--- start SOURCE DATA ---
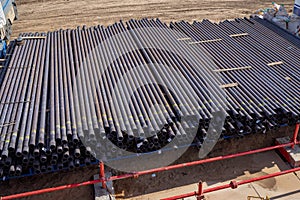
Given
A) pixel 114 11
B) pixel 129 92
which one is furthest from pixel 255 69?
pixel 114 11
--- end SOURCE DATA ---
Return every item above word for word, leaving out the pictures.

Given
A) pixel 114 11
B) pixel 129 92
which one is furthest from pixel 255 69?
pixel 114 11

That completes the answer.